▶ DATA EXTRACTS:
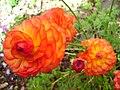 Ranunculus asiaticus01.jpg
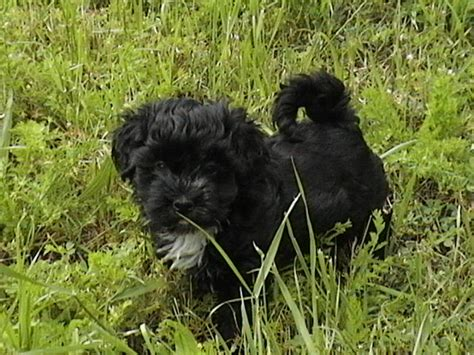 black havanese puppies havanese puppy pictures havanese breeders pictures havanese puppies in
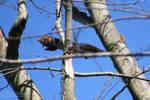 Black Squirrel 03-15-2020/04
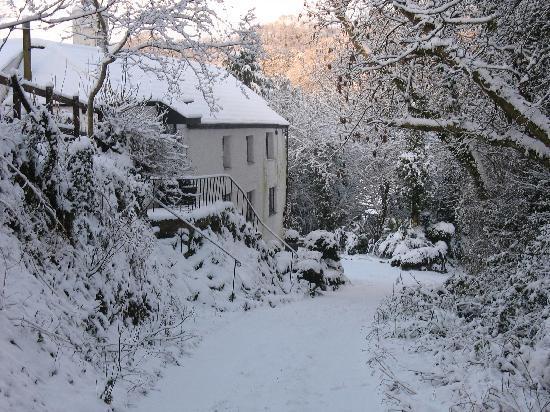 Spring Cottage B&B: Winter at Spring Cottage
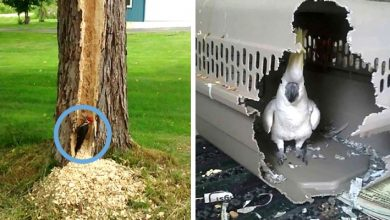 Photo of 19 Hilarious Images That Prove Birds Know How To Be Very Naughty (And Even Destructive).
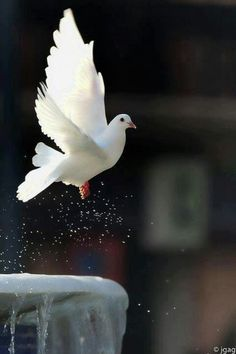 22 white dove flying over troubled waters
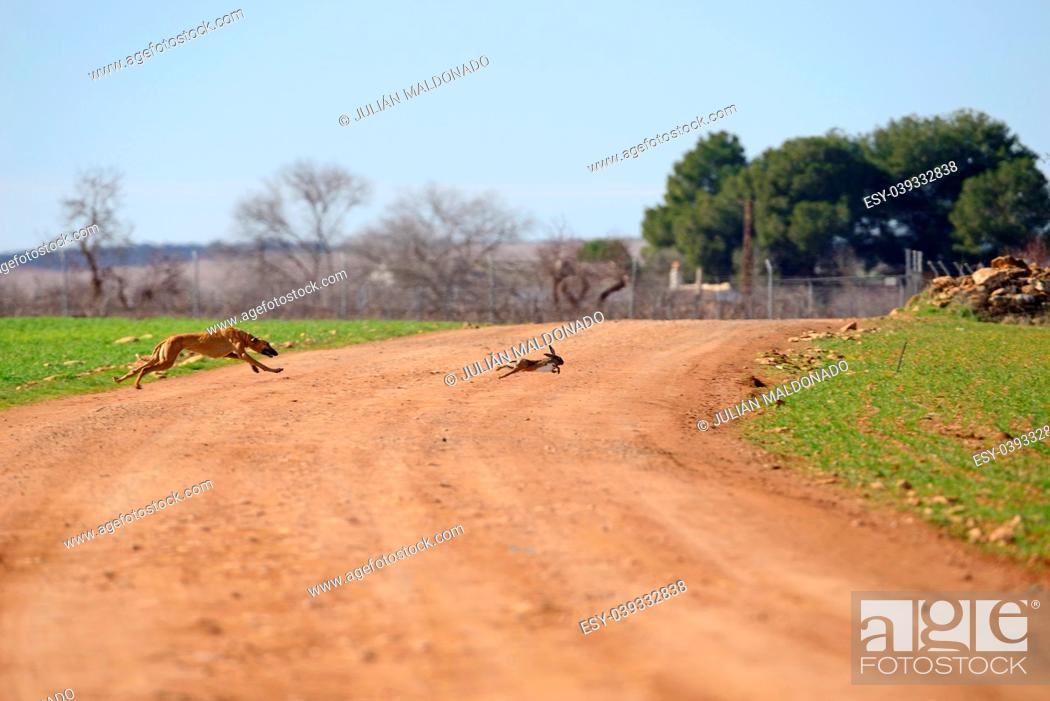 Stock Photo: Greyhounds running behind a Hare on a hunting day in Almagro, Spain.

▶ WHAT THE EXERCISE ASKS: Your answer must be the lines from the one containing "Spring Cottage B&B: Winter at Spring Cottage" through the last line of the records, copied exactly, with no pictures.

▶ RESPONSE BELOW:
 Spring Cottage B&B: Winter at Spring Cottage
 Photo of 19 Hilarious Images That Prove Birds Know How To Be Very Naughty (And Even Destructive).
 22 white dove flying over troubled waters
 Stock Photo: Greyhounds running behind a Hare on a hunting day in Almagro, Spain.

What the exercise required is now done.